Chris McKitterick (mckitterick) wrote,
Chris McKitterick
mckitterick

Astro-Image of the Day: Hubble's Wide-Field Camera Back in Action

And, boy-golly is it back! The recent Shuttle mission included work to repair the Hubble, greatly modernize it, and keep it going for years to come... because it'll be years before it gets another Hubble repair mission. At the recent KU-astronaut talk, discussed how this mission almost didn't happen; public outcry kept the Hubble alive. Hooray for us, the public! He also talked about how the updated equipment on board will allow it to take better images faster, remain more stable with fewer operating gyros, and much more. Sounds like we'll be able to enjoy the Hubble for years to come.
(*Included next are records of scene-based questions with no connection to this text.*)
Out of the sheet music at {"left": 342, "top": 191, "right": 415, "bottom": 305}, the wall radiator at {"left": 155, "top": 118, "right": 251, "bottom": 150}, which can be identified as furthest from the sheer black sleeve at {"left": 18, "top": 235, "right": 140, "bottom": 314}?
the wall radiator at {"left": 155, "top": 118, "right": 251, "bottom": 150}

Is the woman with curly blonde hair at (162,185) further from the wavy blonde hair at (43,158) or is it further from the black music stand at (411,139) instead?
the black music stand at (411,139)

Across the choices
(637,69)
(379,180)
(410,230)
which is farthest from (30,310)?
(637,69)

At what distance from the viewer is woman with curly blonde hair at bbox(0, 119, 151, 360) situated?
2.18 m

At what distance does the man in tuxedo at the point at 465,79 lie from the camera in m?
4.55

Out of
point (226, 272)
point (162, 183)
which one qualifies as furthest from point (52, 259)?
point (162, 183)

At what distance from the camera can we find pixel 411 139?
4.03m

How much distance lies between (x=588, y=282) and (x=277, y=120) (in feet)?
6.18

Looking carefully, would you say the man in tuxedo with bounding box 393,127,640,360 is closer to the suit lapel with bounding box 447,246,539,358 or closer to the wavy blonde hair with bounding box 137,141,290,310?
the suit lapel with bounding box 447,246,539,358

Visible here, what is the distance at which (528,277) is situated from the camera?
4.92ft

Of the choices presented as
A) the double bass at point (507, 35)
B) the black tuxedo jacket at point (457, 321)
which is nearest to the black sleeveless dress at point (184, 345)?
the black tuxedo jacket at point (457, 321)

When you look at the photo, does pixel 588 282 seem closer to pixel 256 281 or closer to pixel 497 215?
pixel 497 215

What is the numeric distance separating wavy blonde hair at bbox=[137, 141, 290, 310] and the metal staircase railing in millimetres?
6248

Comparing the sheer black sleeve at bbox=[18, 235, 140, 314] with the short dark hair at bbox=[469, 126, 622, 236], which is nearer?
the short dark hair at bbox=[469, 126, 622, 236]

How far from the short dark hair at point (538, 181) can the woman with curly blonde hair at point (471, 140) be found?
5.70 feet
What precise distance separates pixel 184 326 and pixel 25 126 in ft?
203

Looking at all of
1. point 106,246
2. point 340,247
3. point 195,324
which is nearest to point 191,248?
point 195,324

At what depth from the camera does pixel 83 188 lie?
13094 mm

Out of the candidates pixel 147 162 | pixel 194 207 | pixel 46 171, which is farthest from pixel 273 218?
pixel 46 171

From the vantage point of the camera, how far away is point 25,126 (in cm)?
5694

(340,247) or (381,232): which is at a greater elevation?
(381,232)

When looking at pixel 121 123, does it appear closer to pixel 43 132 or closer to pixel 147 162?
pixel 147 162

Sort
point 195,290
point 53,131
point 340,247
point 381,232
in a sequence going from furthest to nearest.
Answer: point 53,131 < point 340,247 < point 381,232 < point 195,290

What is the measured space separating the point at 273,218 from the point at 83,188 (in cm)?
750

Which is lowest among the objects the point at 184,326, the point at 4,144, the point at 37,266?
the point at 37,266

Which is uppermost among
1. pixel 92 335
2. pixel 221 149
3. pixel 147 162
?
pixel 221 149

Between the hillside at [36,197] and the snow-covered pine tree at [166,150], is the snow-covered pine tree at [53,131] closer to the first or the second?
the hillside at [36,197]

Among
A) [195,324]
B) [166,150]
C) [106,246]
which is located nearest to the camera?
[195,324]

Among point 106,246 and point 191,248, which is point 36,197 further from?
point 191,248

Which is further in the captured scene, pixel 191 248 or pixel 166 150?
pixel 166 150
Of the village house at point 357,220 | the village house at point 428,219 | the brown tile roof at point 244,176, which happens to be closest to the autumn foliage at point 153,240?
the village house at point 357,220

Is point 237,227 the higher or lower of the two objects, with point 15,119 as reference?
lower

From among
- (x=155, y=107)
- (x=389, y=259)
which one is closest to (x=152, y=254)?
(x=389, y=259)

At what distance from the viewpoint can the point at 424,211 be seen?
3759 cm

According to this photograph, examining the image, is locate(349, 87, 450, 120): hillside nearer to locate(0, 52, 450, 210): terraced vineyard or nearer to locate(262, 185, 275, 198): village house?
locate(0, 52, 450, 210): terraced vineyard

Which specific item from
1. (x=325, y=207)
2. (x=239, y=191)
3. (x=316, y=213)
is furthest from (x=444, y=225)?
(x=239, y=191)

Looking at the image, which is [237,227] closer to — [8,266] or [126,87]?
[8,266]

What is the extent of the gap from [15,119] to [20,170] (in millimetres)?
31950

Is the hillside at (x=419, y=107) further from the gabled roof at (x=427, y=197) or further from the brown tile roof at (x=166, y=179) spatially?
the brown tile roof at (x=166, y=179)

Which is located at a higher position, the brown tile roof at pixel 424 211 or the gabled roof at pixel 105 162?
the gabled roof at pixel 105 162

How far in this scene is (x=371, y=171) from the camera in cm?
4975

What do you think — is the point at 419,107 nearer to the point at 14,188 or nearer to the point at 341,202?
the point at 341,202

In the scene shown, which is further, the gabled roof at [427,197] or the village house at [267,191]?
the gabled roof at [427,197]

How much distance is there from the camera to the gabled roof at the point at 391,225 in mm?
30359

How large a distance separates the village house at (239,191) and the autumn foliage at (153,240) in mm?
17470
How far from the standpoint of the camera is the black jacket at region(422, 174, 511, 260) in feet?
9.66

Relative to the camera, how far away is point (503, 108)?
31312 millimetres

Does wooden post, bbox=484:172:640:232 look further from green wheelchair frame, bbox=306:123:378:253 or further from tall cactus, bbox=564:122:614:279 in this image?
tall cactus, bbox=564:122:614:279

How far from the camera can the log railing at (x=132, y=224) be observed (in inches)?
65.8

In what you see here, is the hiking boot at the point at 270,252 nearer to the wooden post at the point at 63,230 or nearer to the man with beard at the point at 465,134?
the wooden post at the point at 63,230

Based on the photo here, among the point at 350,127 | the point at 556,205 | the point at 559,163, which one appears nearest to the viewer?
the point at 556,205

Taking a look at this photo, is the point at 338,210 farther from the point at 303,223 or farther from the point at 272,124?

So check out this first-new-light Hubble image of Arp 147, a pair of colliding galaxies:

Click the image to see the story.

A note about scale: This interacting pair is about 154,000 light-years across and 440 million light-years away from us. On the other hand, our galaxy - the Milky Way - is a big 'un:

Click the image to see the story.

It's about 100,000 light-years wide all by itself. Our nearest large galactic neighbor - M31, aka the Andromeda Galaxy - is even bigger, though shaped very similarly to ours. It lives about 2.9 million light-years away:

Click the image to see the story.

Note that Andromeda galaxy has two galactic companions, dwarf ellipticals M32 and M110 (the bright, roundish objects nearby). Those puppies practically orbit right on top of their master! But even as close as they are, they're still tens of thousands of light-years away from the galactic plain.

We, too, have a number of nearby companions - and not just the Large and Small Magellanic Clouds most familiar to those living in the Southern Hemisphere, at 179,000 and 210,000 light years away. The nearest galaxy to us lies only 22,000 light-years away: the Canis Major Dwarf Galaxy. That's practically touching the Milky Way! But if that seems close, consider that our fastest rocketship would take many thousands of years to fly even that distance. A single light year is approximately 5,878,625,373,183 miles (that's near onto 6 trillion miles). By car traveling at a ticket-attracting 80 miles-per-hour, it would take 184,546,000,000 years to visit our nearest non-Milky-Way neighbors. With stops to pee, sleep, and take in the sights, let's just round that up to 400 billion years' driving time.

So this little guy, the closest object to our galaxy, is in actuality almost infinitely far away. Heck, the nearest star to our Sun lies only 4.2 light years away... or 35,232,000 years' driving time - nothing by comparison, but a tad longer than I'd be willing to spend in any car. Now imagine if you will the vast distances between the galaxies, between the galactic clusters. Most of space is empty; though the sky might seem full of stars in a dark countryside, imagine the vast, hollow space that lies between each of those needles of light. The likelihood of any two galaxies interacting is almost negligible, yet here it is: the remnant of interacting galaxies:

Click the image to see the story.

... which takes us back to today's topical shot. One day, Arp 147 - the two galaxies at the top of this post - will likely look like our little buddy, their stars gravitationally shredded from their current lovely orbits and strewn across the sky, like the detritus of a relationship. The chance that those two would dance in the first place was so unlikely as to seem impossible, yet there they are, drawn to one another across the cosmic emptiness. Their time together will result in great catastrophe.

But it sure makes a pretty photograph.